◆ **PROBLEM DETAILS**: Copy out the following material word for word, keeping every line as it appears.

◆ **RECORDS SHOWN**:

★ ★ ★

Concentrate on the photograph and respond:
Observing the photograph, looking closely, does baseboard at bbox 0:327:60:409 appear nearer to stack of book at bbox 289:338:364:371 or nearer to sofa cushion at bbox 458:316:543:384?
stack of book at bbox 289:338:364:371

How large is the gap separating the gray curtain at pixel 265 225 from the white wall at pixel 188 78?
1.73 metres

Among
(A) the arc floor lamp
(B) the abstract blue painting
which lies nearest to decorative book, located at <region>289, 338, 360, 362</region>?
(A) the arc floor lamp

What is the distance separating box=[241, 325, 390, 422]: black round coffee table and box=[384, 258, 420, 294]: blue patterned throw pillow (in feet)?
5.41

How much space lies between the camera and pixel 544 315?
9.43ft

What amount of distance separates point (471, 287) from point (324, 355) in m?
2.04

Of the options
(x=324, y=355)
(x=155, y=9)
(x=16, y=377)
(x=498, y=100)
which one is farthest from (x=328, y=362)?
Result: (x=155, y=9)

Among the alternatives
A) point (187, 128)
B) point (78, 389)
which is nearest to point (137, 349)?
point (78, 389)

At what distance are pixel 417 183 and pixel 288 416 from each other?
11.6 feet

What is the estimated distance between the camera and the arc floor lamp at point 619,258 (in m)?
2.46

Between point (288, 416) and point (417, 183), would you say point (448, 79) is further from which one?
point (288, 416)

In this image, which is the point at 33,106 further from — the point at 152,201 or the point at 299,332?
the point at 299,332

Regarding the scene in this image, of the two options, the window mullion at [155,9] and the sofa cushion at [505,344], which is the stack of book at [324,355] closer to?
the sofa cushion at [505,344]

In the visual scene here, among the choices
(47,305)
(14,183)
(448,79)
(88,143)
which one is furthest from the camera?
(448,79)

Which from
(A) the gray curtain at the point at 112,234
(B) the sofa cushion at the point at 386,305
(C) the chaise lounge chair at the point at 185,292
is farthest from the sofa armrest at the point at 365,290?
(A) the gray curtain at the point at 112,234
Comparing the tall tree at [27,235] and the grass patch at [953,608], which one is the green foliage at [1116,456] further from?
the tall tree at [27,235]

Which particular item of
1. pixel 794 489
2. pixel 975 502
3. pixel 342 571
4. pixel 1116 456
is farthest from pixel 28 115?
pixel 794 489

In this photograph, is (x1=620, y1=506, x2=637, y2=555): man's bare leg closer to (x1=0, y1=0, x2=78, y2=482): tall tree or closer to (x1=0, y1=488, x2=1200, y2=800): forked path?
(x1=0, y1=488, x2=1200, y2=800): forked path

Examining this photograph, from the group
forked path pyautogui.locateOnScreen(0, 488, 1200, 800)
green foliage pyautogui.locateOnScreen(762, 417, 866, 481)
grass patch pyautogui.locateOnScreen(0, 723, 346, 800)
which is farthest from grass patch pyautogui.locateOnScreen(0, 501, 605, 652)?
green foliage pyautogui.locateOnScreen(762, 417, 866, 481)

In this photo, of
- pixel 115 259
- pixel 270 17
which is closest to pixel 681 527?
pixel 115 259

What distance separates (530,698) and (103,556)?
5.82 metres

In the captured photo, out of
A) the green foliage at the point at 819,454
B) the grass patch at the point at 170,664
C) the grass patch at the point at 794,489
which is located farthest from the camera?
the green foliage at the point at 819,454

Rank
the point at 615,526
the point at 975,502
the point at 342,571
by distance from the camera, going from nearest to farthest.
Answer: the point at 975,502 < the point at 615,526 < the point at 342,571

★ ★ ★

◆ **CORRECT ANSWER**:
Concentrate on the photograph and respond:
Observing the photograph, looking closely, does baseboard at bbox 0:327:60:409 appear nearer to stack of book at bbox 289:338:364:371 or nearer to sofa cushion at bbox 458:316:543:384?
stack of book at bbox 289:338:364:371

How large is the gap separating the gray curtain at pixel 265 225 from the white wall at pixel 188 78?
1.73 metres

Among
(A) the arc floor lamp
(B) the abstract blue painting
which lies nearest to decorative book, located at <region>289, 338, 360, 362</region>?
(A) the arc floor lamp

What is the distance separating box=[241, 325, 390, 422]: black round coffee table and box=[384, 258, 420, 294]: blue patterned throw pillow (in feet)?
5.41

How much space lies between the camera and pixel 544 315?
9.43ft

What amount of distance separates point (471, 287) from point (324, 355) in m?
2.04

Of the options
(x=324, y=355)
(x=155, y=9)
(x=16, y=377)
(x=498, y=100)
which one is farthest from (x=328, y=362)?
Result: (x=155, y=9)

Among the alternatives
A) point (187, 128)
B) point (78, 389)
which is nearest to point (137, 349)?
point (78, 389)

At what distance are pixel 417 183 and pixel 288 416 from each other?
11.6 feet

What is the estimated distance between the camera and the arc floor lamp at point 619,258 (in m)?
2.46

Between point (288, 416) and point (417, 183), would you say point (448, 79) is further from which one?
point (288, 416)

In this image, which is the point at 33,106 further from — the point at 152,201 or the point at 299,332?
the point at 299,332

Regarding the scene in this image, of the two options, the window mullion at [155,9] and the sofa cushion at [505,344], which is the stack of book at [324,355] closer to?
the sofa cushion at [505,344]

In the visual scene here, among the choices
(47,305)
(14,183)
(448,79)
(88,143)
which one is furthest from the camera?
(448,79)

Which from
(A) the gray curtain at the point at 112,234
(B) the sofa cushion at the point at 386,305
(C) the chaise lounge chair at the point at 185,292
is farthest from the sofa armrest at the point at 365,290?
(A) the gray curtain at the point at 112,234
Comparing the tall tree at [27,235] and the grass patch at [953,608], which one is the green foliage at [1116,456] further from?
the tall tree at [27,235]

Which particular item of
1. pixel 794 489
2. pixel 975 502
3. pixel 342 571
4. pixel 1116 456
is farthest from pixel 28 115?
pixel 794 489

In this photograph, is (x1=620, y1=506, x2=637, y2=555): man's bare leg closer to (x1=0, y1=0, x2=78, y2=482): tall tree or closer to (x1=0, y1=488, x2=1200, y2=800): forked path?
(x1=0, y1=488, x2=1200, y2=800): forked path

Examining this photograph, from the group
forked path pyautogui.locateOnScreen(0, 488, 1200, 800)
green foliage pyautogui.locateOnScreen(762, 417, 866, 481)
grass patch pyautogui.locateOnScreen(0, 723, 346, 800)
which is farthest from grass patch pyautogui.locateOnScreen(0, 501, 605, 652)?
green foliage pyautogui.locateOnScreen(762, 417, 866, 481)

In this photo, of
- pixel 115 259
- pixel 270 17
which is closest to pixel 681 527?
pixel 115 259

What distance separates (530,698) and (103,556)?
5.82 metres

In the captured photo, out of
A) the green foliage at the point at 819,454
B) the grass patch at the point at 170,664
C) the grass patch at the point at 794,489
which is located farthest from the camera?
the green foliage at the point at 819,454

Rank
the point at 615,526
the point at 975,502
the point at 342,571
by distance from the camera, going from nearest to farthest.
Answer: the point at 975,502 < the point at 615,526 < the point at 342,571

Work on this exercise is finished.